(Saved entries)
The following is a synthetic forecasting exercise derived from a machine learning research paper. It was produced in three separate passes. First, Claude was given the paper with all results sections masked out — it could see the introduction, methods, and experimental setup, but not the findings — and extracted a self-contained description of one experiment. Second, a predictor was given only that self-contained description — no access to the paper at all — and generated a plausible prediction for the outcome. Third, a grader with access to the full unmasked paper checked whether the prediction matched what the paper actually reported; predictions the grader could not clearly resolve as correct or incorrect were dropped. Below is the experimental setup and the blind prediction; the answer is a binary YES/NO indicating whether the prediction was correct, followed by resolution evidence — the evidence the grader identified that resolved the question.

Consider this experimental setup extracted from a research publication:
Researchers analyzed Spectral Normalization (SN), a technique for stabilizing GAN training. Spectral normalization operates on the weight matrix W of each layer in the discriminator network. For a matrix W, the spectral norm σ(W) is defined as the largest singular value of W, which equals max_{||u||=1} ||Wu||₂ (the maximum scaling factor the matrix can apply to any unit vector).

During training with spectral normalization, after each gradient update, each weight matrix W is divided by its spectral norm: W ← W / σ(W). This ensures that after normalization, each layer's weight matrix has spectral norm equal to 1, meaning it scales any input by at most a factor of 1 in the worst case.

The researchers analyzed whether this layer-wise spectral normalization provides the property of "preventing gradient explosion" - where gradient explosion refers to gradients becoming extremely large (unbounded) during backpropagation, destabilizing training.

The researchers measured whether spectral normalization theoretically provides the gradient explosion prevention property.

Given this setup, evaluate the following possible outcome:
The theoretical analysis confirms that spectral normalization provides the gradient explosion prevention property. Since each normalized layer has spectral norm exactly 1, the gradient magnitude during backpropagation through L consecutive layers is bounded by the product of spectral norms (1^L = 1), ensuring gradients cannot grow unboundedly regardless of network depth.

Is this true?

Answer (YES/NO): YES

_Exercise prompt_: Each line of the data must be returned exactly.

_Your solution_:
The following is a synthetic forecasting exercise derived from a machine learning research paper. It was produced in three separate passes. First, Claude was given the paper with all results sections masked out — it could see the introduction, methods, and experimental setup, but not the findings — and extracted a self-contained description of one experiment. Second, a predictor was given only that self-contained description — no access to the paper at all — and generated a plausible prediction for the outcome. Third, a grader with access to the full unmasked paper checked whether the prediction matched what the paper actually reported; predictions the grader could not clearly resolve as correct or incorrect were dropped. Below is the experimental setup and the blind prediction; the answer is a binary YES/NO indicating whether the prediction was correct, followed by resolution evidence — the evidence the grader identified that resolved the question.

Consider this experimental setup extracted from a research publication:
Researchers analyzed Spectral Normalization (SN), a technique for stabilizing GAN training. Spectral normalization operates on the weight matrix W of each layer in the discriminator network. For a matrix W, the spectral norm σ(W) is defined as the largest singular value of W, which equals max_{||u||=1} ||Wu||₂ (the maximum scaling factor the matrix can apply to any unit vector).

During training with spectral normalization, after each gradient update, each weight matrix W is divided by its spectral norm: W ← W / σ(W). This ensures that after normalization, each layer's weight matrix has spectral norm equal to 1, meaning it scales any input by at most a factor of 1 in the worst case.

The researchers analyzed whether this layer-wise spectral normalization provides the property of "preventing gradient explosion" - where gradient explosion refers to gradients becoming extremely large (unbounded) during backpropagation, destabilizing training.

The researchers measured whether spectral normalization theoretically provides the gradient explosion prevention property.

Given this setup, evaluate the following possible outcome:
The theoretical analysis confirms that spectral normalization provides the gradient explosion prevention property. Since each normalized layer has spectral norm exactly 1, the gradient magnitude during backpropagation through L consecutive layers is bounded by the product of spectral norms (1^L = 1), ensuring gradients cannot grow unboundedly regardless of network depth.

Is this true?

Answer (YES/NO): YES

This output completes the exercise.